Li Lei Yu neither knew nor cared why the others had decided to climb a mountain today. She was interested in only one person of the party: the middle-aged woman at the rear. She ignored the guide’s questions and expostulations as she made her way to her companion.
Li Qin’s dear, ugly face was placid as ever, her voice as surprising in its beauty as it had been when they first met. “Have you reached the top and returned to show us the way, madam?”
That was Li Qin’s notion of humor. Obviously there was only one way to the top. “I have lost my taste for gravesite conversations. They are too one-sided. We will leave now.”
Obediently Li Qin turned around and started back down the trail. “We return to the hotel?”
“No. We are going home.”
“Ah.” Li Qin followed in silence.
“You are doing it again,” Li Lei muttered. “It is most unattractive.”
“I have said nothing.”
“You think very loudly.” They descended in silence for several minutes before she spoke again, grudgingly. “I will admit it. You were right. China is no longer home.”

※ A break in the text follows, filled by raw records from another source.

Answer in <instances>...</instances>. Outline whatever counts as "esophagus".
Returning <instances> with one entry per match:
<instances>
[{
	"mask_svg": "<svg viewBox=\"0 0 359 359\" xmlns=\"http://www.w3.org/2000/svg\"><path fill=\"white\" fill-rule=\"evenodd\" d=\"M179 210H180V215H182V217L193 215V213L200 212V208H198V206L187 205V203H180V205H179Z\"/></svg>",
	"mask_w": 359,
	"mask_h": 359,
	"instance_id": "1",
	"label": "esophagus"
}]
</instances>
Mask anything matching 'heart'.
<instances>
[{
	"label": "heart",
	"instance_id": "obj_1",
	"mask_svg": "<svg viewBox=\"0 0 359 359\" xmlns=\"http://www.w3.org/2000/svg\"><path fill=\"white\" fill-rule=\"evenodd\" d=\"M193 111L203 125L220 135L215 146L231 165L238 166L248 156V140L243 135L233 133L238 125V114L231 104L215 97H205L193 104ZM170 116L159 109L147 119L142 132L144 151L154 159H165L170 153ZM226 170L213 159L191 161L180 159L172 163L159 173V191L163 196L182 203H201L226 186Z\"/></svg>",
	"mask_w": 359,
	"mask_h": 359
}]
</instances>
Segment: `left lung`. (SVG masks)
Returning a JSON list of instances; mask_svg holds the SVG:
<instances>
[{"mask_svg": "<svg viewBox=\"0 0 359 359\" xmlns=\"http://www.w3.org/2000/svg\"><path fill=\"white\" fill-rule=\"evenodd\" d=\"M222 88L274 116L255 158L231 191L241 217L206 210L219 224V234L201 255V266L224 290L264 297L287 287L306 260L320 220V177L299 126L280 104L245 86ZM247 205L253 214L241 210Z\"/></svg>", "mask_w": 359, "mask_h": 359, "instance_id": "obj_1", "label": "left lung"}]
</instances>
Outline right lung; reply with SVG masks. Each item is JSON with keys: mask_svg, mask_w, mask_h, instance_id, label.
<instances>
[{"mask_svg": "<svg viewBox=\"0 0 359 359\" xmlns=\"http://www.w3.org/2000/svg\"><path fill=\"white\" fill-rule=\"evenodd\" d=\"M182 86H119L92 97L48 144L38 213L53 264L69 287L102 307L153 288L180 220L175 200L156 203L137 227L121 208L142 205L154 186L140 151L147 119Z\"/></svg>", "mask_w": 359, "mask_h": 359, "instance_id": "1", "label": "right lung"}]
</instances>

Li Qin answered gently, “That was not what I said.”
Not precisely, no. She had said that Li Lei would not find what she sought in China. But it came to the same thing, for home was what Li Lei ached for. Home, and reunions that could never be, for so many were gone.
But not all. Not all. She stopped, turning to meet her old friend’s eyes. “I have found something I didn’t seek. Or it has found me.” She took a slow breath, let it out. “The Turning. The Turning has come, Li Qin.”
Li Qin’s breath sucked in so softly even Li Lei’s ears barely caught the sound. Her eyes went wide . . . and not placid at all.